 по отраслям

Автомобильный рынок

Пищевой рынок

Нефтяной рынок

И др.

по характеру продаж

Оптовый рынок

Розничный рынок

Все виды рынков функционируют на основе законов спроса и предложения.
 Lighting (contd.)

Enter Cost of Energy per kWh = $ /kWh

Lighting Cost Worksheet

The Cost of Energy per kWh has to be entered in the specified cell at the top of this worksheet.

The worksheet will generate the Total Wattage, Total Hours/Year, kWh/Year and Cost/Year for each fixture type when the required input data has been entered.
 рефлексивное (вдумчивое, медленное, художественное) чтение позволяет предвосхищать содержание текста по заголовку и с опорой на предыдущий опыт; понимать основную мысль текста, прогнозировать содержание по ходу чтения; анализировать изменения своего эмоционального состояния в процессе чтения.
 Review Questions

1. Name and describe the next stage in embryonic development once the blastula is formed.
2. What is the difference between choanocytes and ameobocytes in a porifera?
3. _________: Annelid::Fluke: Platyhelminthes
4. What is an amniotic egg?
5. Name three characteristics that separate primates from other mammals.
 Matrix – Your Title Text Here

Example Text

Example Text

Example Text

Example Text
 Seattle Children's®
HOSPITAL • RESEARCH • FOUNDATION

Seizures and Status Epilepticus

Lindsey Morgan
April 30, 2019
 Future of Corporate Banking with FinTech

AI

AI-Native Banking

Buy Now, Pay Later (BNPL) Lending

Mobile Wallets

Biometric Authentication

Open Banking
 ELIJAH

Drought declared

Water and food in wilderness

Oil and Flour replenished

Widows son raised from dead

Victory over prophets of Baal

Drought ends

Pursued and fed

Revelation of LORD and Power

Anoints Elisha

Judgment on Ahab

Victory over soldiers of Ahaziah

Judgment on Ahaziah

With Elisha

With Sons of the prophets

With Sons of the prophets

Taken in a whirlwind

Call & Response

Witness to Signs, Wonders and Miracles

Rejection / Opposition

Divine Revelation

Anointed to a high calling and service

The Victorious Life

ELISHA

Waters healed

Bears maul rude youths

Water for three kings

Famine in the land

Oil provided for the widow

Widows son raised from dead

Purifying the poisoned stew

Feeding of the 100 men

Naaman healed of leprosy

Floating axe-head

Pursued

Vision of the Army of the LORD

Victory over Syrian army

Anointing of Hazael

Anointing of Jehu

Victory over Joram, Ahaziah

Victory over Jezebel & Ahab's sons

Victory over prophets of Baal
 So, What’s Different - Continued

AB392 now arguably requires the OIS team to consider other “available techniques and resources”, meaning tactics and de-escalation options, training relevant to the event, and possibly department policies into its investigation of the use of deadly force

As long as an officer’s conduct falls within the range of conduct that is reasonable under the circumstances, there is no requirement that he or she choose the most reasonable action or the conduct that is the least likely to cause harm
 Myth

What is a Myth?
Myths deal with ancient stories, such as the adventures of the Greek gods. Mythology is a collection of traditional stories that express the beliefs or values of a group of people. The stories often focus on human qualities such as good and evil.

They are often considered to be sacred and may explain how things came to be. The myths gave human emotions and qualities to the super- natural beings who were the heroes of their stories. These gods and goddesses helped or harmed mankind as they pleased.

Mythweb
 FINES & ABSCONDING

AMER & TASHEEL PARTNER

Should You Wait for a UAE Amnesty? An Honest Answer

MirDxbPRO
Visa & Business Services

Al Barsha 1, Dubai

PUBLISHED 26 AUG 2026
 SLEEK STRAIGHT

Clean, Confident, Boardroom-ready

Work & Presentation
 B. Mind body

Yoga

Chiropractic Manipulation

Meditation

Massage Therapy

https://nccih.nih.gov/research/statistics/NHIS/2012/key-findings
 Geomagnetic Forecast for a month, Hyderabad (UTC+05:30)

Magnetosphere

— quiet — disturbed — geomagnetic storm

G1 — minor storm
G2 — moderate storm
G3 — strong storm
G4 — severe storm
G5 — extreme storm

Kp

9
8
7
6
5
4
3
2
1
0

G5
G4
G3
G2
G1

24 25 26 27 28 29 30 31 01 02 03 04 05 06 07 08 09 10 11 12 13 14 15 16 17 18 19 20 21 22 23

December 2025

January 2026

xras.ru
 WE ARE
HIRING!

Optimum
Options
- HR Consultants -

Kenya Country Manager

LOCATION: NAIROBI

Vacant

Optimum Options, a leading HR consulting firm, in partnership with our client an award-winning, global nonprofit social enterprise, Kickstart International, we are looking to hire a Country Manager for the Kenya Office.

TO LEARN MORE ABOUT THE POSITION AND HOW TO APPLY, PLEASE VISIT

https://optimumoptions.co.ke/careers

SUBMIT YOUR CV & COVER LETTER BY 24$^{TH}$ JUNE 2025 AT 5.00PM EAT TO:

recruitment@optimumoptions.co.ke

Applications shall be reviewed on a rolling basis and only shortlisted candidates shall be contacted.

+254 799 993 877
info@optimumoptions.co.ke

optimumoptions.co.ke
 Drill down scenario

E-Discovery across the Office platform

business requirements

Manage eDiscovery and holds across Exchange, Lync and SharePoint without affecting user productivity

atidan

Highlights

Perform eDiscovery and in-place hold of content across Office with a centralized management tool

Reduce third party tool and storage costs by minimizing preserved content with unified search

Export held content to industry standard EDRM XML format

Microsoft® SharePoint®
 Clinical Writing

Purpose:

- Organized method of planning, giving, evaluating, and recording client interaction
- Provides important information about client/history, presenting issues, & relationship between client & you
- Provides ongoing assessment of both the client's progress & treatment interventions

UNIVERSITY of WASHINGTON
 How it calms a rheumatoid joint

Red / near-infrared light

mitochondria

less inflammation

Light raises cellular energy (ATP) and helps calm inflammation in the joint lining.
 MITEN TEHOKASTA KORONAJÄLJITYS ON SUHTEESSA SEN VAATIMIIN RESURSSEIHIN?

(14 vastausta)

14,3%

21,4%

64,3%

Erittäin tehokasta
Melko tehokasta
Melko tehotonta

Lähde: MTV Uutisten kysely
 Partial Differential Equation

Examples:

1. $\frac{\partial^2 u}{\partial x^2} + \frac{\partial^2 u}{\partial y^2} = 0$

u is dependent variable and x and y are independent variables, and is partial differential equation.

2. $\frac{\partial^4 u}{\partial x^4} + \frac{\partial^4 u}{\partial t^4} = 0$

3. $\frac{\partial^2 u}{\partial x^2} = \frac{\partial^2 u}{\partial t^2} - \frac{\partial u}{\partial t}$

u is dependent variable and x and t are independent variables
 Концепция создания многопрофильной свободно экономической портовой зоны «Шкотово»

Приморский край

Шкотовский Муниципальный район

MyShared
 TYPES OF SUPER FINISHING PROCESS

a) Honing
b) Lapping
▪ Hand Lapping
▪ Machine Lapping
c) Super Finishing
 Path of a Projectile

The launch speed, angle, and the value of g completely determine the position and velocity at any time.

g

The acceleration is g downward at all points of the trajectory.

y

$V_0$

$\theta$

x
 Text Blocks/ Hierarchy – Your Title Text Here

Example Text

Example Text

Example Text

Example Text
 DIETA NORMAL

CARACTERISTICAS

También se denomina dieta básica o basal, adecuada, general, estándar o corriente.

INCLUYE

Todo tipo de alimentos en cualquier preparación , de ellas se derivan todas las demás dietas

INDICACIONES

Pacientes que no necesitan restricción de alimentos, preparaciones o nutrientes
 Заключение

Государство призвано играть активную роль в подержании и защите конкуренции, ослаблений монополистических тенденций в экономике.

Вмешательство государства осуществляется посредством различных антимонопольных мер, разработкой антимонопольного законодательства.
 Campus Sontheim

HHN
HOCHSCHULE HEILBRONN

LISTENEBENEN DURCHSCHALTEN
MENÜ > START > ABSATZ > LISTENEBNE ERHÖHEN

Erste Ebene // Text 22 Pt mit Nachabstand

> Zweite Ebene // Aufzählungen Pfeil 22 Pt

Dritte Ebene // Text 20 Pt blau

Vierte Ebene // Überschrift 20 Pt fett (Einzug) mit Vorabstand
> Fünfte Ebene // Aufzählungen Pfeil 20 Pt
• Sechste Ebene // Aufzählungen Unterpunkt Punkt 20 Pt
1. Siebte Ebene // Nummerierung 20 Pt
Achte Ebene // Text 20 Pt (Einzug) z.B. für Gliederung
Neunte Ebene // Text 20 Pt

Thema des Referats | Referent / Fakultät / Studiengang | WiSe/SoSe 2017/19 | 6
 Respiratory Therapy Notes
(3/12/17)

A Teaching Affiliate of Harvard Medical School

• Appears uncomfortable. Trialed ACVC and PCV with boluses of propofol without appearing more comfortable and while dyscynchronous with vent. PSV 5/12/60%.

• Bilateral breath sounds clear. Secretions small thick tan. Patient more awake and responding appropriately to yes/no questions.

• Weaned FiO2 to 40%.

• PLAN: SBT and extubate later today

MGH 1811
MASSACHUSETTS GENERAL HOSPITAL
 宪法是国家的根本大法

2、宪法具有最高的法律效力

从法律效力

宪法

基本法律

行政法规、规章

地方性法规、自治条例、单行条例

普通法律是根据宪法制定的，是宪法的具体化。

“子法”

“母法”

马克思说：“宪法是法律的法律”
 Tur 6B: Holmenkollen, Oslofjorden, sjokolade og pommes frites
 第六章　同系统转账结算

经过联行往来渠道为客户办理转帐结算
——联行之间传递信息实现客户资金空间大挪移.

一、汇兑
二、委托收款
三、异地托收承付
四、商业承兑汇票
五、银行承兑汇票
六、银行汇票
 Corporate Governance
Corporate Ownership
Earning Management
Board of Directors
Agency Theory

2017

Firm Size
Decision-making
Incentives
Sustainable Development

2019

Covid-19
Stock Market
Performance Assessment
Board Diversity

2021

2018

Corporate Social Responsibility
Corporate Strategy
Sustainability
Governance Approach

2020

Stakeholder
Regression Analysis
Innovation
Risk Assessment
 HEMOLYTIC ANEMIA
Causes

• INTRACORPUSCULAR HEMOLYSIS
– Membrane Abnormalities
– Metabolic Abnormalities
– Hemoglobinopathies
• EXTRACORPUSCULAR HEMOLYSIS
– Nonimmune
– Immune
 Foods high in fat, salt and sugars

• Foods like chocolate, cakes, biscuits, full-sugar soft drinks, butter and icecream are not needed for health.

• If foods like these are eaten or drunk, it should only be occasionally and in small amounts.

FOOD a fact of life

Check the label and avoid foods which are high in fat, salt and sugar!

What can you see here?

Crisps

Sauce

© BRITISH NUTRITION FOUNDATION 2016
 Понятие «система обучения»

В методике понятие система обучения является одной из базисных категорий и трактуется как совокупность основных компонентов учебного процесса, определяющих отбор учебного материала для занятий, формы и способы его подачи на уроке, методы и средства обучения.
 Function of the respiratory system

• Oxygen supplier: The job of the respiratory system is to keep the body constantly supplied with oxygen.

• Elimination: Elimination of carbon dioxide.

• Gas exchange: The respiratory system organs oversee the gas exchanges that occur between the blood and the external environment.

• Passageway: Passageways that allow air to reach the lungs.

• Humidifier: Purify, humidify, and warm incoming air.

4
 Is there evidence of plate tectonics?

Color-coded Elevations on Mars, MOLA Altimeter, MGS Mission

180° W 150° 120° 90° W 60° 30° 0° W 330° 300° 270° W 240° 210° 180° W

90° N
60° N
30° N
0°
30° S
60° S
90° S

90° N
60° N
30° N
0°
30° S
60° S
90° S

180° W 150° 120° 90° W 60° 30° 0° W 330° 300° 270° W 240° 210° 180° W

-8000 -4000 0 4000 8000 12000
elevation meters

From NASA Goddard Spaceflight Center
:::::
• [HOW TO COMPLETE THIS TASK] Check each line of the records above for the string "frac", and report every line that has it.

• [WRITTEN RESPONSE]
1. $\frac{\partial^2 u}{\partial x^2} + \frac{\partial^2 u}{\partial y^2} = 0$
2. $\frac{\partial^4 u}{\partial x^4} + \frac{\partial^4 u}{\partial t^4} = 0$
3. $\frac{\partial^2 u}{\partial x^2} = \frac{\partial^2 u}{\partial t^2} - \frac{\partial u}{\partial t}$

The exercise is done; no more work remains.